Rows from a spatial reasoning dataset
>>>
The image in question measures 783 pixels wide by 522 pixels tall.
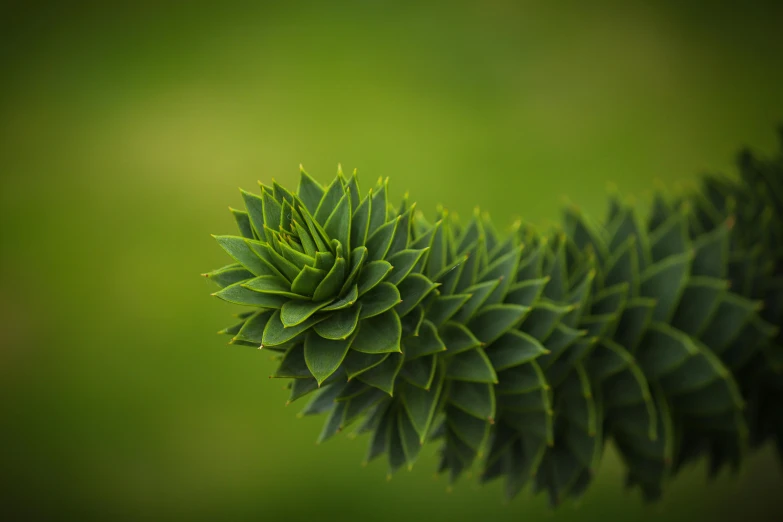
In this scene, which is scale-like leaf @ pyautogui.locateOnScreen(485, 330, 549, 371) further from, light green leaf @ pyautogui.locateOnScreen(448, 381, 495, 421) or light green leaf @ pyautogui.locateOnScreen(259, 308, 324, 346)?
light green leaf @ pyautogui.locateOnScreen(259, 308, 324, 346)

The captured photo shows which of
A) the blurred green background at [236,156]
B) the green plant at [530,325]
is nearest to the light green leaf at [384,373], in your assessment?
the green plant at [530,325]

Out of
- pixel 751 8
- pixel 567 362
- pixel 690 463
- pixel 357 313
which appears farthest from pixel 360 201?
→ pixel 751 8

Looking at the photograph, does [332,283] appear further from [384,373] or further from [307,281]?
[384,373]

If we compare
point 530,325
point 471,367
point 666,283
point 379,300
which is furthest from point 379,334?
point 666,283

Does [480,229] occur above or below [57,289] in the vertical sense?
above

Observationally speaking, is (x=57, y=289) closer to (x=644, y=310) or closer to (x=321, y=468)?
(x=321, y=468)

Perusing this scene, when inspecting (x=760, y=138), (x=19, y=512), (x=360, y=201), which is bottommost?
(x=19, y=512)

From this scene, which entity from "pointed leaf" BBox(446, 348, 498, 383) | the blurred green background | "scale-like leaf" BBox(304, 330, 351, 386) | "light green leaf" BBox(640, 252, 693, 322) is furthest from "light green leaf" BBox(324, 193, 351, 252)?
the blurred green background

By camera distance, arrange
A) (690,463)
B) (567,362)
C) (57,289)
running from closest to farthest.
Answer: (567,362) → (690,463) → (57,289)

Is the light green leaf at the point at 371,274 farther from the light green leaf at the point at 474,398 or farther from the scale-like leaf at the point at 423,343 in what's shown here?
the light green leaf at the point at 474,398
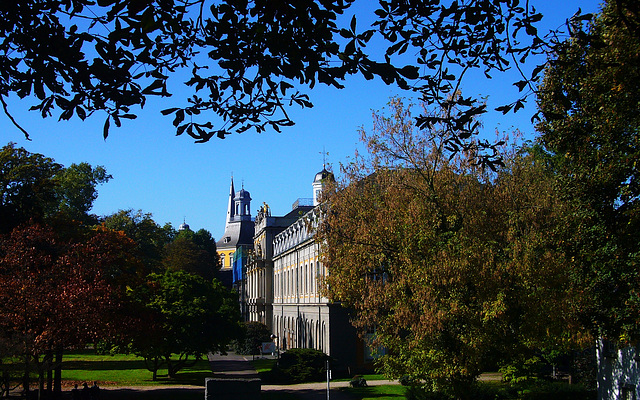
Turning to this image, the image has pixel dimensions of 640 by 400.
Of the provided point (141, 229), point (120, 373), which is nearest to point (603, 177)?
point (120, 373)

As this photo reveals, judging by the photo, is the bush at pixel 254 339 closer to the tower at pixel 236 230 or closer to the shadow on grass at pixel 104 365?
the shadow on grass at pixel 104 365

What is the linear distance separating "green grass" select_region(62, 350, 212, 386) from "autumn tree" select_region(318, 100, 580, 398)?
16.3 m

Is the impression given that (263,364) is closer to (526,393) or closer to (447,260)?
(526,393)

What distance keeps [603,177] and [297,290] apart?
4210 cm

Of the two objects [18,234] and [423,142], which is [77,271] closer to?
[18,234]

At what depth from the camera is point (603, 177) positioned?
→ 1572cm

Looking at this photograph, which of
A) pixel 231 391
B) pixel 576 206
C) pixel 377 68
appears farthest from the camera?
pixel 576 206

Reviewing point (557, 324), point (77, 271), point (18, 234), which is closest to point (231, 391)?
point (557, 324)

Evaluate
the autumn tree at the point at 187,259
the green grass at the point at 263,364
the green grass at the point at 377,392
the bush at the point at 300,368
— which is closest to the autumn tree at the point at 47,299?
the green grass at the point at 377,392

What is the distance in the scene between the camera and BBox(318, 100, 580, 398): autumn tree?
66.7 ft

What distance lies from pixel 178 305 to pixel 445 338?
1969cm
<<<
__What is asked__: Take the data above and repeat it exactly, leaving each picture out.

__The output__:
The image in question measures 783 pixels wide by 522 pixels tall.
In this scene, which is scale-like leaf @ pyautogui.locateOnScreen(485, 330, 549, 371) further from, light green leaf @ pyautogui.locateOnScreen(448, 381, 495, 421) or light green leaf @ pyautogui.locateOnScreen(259, 308, 324, 346)?
light green leaf @ pyautogui.locateOnScreen(259, 308, 324, 346)

The captured photo shows which of
A) the blurred green background at [236,156]
B) the green plant at [530,325]
is nearest to the light green leaf at [384,373], in your assessment?
the green plant at [530,325]

Out of
- pixel 751 8
- pixel 567 362
- pixel 690 463
- pixel 357 313
which appears farthest from pixel 360 201?
→ pixel 751 8

Looking at the photograph, does [332,283] appear further from [384,373] or further from [307,281]?
[384,373]

If we compare
point 530,325
point 471,367
point 666,283
point 379,300
which is furthest from point 379,334?
point 666,283

Does [480,229] occur above or below [57,289] in the vertical sense?
above

Observationally speaking, is (x=57, y=289) closer to (x=644, y=310) or closer to (x=321, y=468)?
(x=321, y=468)

Perusing this scene, when inspecting (x=760, y=138), (x=19, y=512), (x=360, y=201), which is bottommost?
(x=19, y=512)

From this scene, which entity from "pointed leaf" BBox(446, 348, 498, 383) | the blurred green background | "scale-like leaf" BBox(304, 330, 351, 386) | "light green leaf" BBox(640, 252, 693, 322) is furthest from "light green leaf" BBox(324, 193, 351, 252)?
the blurred green background

By camera distance, arrange
A) (690,463)
B) (567,362)
C) (57,289)
running from closest to farthest.
Answer: (567,362) → (690,463) → (57,289)

Is the light green leaf at the point at 371,274 farther from the light green leaf at the point at 474,398 or farther from the scale-like leaf at the point at 423,343 in what's shown here?
the light green leaf at the point at 474,398
Turning to this image, the image has pixel dimensions of 640 by 400.
Of the provided point (141, 229), point (120, 373), which is nearest to point (603, 177)?
point (120, 373)

As this photo reveals, judging by the photo, is the bush at pixel 254 339 closer to the tower at pixel 236 230 or closer to the shadow on grass at pixel 104 365?
the shadow on grass at pixel 104 365

What is the linear distance separating "green grass" select_region(62, 350, 212, 386) from "autumn tree" select_region(318, 100, 580, 398)?
16.3 m

Is the impression given that (263,364) is closer to (526,393) or closer to (447,260)?
(526,393)

What distance keeps [603,177] and [297,290] apart?
4210 cm

Of the two objects [18,234] and [423,142], which is [77,271] closer to?
[18,234]

At what depth from the camera is point (603, 177) positioned?
→ 1572cm

Looking at this photograph, which of
A) pixel 231 391
B) pixel 576 206
C) pixel 377 68
appears farthest from the camera?
pixel 576 206

Reviewing point (557, 324), point (77, 271), point (18, 234), which is closest to point (231, 391)?
point (557, 324)

Evaluate
the autumn tree at the point at 187,259
the green grass at the point at 263,364
the green grass at the point at 377,392
the bush at the point at 300,368
— which is closest to the autumn tree at the point at 47,299?
the green grass at the point at 377,392

What is the distance in the scene between the camera and BBox(318, 100, 580, 398): autumn tree?
66.7 ft

What distance lies from pixel 178 305 to pixel 445 338?
1969cm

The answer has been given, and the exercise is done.